> [EXTRACTED TEXT]

-*-*-

Quite a few folks on the right side of the political spectrum are objecting to this tweet and characterization from the New York Times:
Shouting “Freedom” and other anti-government slogans, hundreds of Cubans took to the streets in cities around the country on Sunday to protest food and medicine shortages, in a remarkable eruption of discontent not seen in nearly 30 years. https://t.co/BbqQPLrNiE
— The New York Times (@nytimes) July 11, 2021
First, the rallying cry “Freedom!” is definitely an anti–current-Cuban-government slogan, although the term anti-regime slogan would probably be more accurate. The protesting Cubans aren’t anarchists, opposed to any government at all. They’re opposed to this particular government, because it is oppressive and abusive and cannot even deliver basic services anymore.

-*-*-

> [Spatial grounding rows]
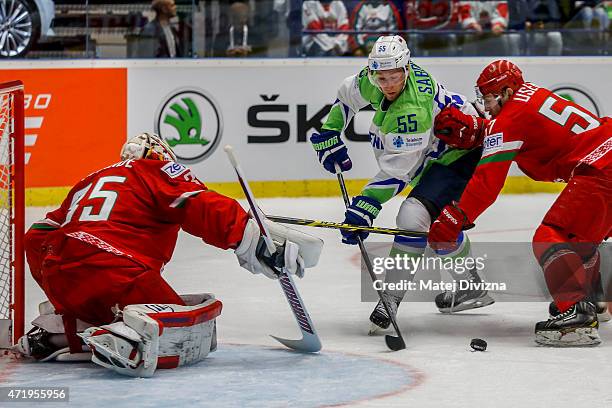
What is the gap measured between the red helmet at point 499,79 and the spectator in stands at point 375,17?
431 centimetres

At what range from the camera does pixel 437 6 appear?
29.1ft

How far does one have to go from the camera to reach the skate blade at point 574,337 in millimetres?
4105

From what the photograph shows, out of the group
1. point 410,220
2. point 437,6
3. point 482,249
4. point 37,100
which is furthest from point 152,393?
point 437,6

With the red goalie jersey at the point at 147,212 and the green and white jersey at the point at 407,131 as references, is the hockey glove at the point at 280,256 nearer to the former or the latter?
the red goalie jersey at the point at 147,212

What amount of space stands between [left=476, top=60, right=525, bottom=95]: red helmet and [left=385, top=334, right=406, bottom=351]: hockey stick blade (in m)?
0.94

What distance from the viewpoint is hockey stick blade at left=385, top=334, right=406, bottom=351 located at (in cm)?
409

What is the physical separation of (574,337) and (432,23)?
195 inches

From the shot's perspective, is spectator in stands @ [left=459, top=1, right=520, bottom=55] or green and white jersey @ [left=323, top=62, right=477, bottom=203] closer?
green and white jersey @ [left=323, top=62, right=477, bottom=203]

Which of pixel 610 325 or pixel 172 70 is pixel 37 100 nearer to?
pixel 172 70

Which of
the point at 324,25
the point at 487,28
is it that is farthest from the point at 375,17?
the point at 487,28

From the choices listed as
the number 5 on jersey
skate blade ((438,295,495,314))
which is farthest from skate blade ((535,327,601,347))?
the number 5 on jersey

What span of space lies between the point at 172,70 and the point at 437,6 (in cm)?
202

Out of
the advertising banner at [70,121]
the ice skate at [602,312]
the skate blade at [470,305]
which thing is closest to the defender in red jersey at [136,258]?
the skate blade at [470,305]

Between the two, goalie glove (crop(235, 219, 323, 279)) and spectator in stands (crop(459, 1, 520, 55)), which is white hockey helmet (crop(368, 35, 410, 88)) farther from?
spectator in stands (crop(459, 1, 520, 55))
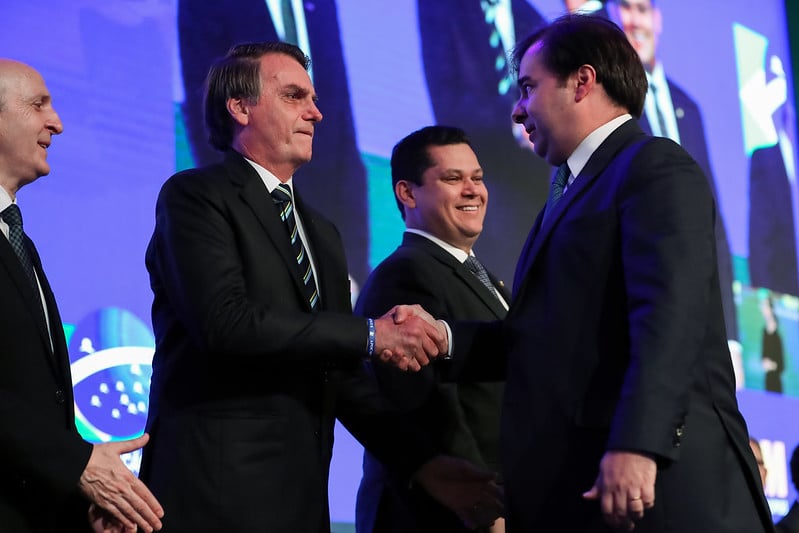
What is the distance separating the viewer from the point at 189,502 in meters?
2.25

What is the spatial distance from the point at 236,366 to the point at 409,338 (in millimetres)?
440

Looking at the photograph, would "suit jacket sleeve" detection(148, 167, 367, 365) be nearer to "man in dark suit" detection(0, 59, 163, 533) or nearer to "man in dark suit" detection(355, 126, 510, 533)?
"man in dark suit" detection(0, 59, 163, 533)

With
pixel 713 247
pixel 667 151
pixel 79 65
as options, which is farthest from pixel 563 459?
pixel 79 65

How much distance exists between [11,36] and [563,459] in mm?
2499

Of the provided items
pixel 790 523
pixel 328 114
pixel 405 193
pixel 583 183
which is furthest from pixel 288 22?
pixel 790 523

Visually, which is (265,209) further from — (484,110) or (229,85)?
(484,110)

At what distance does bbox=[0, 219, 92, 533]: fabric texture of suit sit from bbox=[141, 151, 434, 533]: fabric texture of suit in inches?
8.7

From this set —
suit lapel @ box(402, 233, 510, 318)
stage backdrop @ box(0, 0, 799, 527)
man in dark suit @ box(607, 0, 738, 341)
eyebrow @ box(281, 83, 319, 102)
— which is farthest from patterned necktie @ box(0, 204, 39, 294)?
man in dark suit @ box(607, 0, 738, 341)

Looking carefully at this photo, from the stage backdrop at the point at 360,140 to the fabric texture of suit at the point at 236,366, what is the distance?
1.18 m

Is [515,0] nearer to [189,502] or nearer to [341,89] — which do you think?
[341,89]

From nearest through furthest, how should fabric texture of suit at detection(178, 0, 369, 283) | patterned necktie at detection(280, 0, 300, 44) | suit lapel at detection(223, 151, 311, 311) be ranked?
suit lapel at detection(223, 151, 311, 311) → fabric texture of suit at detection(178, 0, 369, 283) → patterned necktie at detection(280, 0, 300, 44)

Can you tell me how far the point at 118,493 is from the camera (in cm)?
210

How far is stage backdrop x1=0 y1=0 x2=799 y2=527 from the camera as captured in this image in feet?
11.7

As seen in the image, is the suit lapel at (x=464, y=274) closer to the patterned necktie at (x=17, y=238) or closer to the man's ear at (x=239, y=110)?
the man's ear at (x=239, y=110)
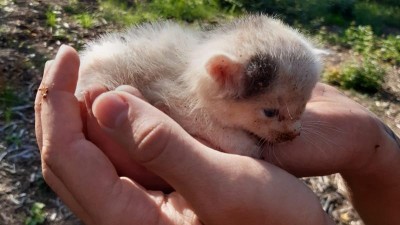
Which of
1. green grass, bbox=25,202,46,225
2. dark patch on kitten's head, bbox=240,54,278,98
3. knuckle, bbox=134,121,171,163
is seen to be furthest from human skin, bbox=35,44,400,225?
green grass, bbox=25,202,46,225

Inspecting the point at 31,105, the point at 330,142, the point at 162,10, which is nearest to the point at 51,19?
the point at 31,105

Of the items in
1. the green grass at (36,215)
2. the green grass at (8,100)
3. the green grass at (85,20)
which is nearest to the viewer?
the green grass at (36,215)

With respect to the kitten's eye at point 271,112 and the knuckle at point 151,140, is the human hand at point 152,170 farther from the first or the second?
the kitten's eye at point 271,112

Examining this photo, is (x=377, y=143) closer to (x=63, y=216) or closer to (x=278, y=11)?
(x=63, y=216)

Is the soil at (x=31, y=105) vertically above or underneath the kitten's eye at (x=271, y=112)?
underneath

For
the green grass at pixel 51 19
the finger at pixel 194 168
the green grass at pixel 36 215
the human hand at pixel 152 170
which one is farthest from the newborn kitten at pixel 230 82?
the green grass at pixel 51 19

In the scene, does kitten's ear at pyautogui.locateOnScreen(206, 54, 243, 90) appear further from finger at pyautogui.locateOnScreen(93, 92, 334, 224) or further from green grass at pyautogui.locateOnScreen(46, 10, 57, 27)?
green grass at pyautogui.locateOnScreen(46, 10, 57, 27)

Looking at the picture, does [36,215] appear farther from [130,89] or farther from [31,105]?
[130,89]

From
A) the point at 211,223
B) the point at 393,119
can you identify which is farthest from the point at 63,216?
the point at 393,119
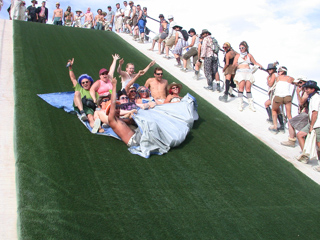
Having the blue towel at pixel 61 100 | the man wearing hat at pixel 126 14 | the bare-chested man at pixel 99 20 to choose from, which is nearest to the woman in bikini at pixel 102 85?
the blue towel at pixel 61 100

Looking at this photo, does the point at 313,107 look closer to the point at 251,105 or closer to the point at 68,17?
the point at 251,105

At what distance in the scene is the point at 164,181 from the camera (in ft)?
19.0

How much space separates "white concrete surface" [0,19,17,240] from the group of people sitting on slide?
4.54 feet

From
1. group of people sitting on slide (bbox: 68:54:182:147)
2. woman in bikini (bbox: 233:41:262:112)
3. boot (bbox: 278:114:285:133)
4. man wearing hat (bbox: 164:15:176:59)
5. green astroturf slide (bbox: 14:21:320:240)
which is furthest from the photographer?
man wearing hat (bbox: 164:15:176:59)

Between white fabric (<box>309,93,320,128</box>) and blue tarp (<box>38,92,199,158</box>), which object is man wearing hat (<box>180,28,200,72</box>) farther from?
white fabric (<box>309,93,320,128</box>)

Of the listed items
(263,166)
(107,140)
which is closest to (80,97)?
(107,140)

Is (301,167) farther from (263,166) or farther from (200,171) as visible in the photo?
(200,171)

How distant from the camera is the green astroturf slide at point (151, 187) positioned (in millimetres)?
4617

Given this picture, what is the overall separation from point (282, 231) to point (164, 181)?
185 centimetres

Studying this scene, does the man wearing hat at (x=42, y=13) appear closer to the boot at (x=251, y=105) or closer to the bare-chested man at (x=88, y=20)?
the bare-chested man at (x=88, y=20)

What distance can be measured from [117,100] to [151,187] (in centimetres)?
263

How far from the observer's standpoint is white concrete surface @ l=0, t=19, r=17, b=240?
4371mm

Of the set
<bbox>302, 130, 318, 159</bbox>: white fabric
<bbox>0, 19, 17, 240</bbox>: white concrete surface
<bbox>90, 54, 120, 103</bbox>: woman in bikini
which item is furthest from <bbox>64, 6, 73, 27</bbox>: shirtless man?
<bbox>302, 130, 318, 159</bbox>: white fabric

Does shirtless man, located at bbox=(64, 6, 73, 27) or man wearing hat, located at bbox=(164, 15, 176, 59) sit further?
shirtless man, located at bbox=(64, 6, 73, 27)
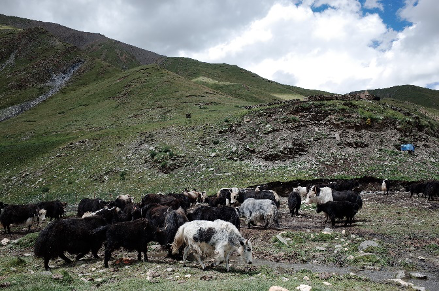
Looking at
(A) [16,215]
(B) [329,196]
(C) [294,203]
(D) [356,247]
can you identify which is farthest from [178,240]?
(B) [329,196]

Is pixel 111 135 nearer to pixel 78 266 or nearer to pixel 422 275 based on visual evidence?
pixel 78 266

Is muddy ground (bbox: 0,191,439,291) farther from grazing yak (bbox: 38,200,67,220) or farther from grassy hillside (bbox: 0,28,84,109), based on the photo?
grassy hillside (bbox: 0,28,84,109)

-*-*-

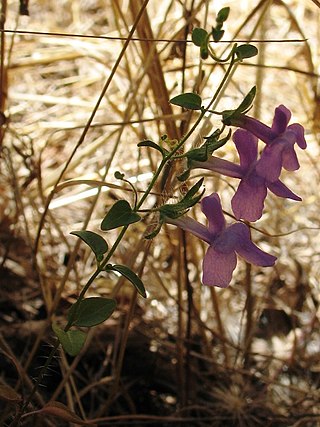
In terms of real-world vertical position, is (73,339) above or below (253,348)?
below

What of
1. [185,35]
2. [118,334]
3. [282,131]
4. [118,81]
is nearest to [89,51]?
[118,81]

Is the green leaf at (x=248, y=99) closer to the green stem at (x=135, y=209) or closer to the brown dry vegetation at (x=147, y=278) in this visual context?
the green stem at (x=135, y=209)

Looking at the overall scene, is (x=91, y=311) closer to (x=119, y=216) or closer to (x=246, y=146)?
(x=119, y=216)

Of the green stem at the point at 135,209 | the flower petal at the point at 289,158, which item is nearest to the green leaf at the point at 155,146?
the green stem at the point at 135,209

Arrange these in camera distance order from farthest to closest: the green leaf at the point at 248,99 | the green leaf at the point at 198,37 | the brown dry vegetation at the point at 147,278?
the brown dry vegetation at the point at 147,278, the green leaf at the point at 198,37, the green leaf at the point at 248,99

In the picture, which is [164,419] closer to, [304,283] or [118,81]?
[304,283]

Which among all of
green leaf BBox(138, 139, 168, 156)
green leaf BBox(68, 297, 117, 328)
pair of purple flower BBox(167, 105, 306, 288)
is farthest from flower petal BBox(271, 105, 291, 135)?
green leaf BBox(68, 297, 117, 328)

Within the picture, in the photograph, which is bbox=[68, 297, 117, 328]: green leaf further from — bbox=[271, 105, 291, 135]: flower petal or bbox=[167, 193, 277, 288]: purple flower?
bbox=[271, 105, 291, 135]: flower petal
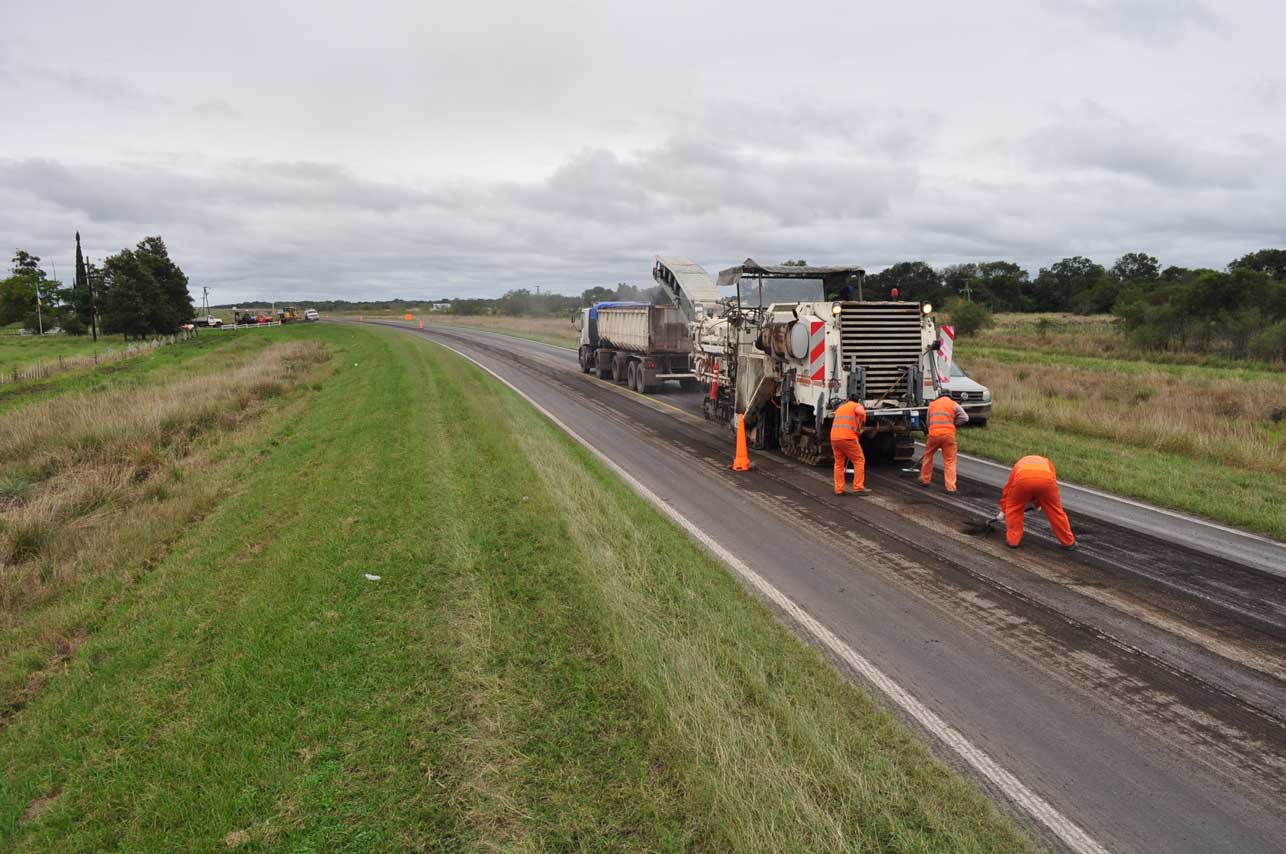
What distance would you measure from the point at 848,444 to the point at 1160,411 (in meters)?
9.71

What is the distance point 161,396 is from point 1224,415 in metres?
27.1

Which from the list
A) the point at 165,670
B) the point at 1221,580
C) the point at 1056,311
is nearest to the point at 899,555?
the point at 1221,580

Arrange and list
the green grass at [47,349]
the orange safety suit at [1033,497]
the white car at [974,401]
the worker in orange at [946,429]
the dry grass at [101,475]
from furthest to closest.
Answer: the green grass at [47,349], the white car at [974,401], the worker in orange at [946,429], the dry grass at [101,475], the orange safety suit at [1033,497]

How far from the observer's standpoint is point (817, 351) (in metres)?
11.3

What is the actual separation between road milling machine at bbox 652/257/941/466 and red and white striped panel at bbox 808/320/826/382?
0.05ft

-*-*-

> [INSTRUCTIONS FOR THE TASK] Continue the commentary on the New York Times description of the 2021 Cuban protests, starting right after its final sentence. The rows have nothing to do with this exercise.

> [EXERCISE OUTPUT]
Second . . . just about every government on earth takes steps that restrict the freedom of its citizens. Sometimes those steps are minor, sometimes those steps are significant. Very few government officials wish to maximize the freedom of the citizens they govern. Most want to restrict those freedoms in one form of another through bans, regulations, taxation, asset seizures, or criminalization of previously normal behavior — in the name of the greater good, or combating problems in society, or public health, or some abstract notions of building a better society. The cry of “Freedom!” is a demand that the government stop telling the governed what to do — which can be reasonably characterized as an anti-government slogan.
Third, if the staff of the New York Times collectively sees freedom as an inherently anti-government concept . . . isn’t it good that they’re telling us directly?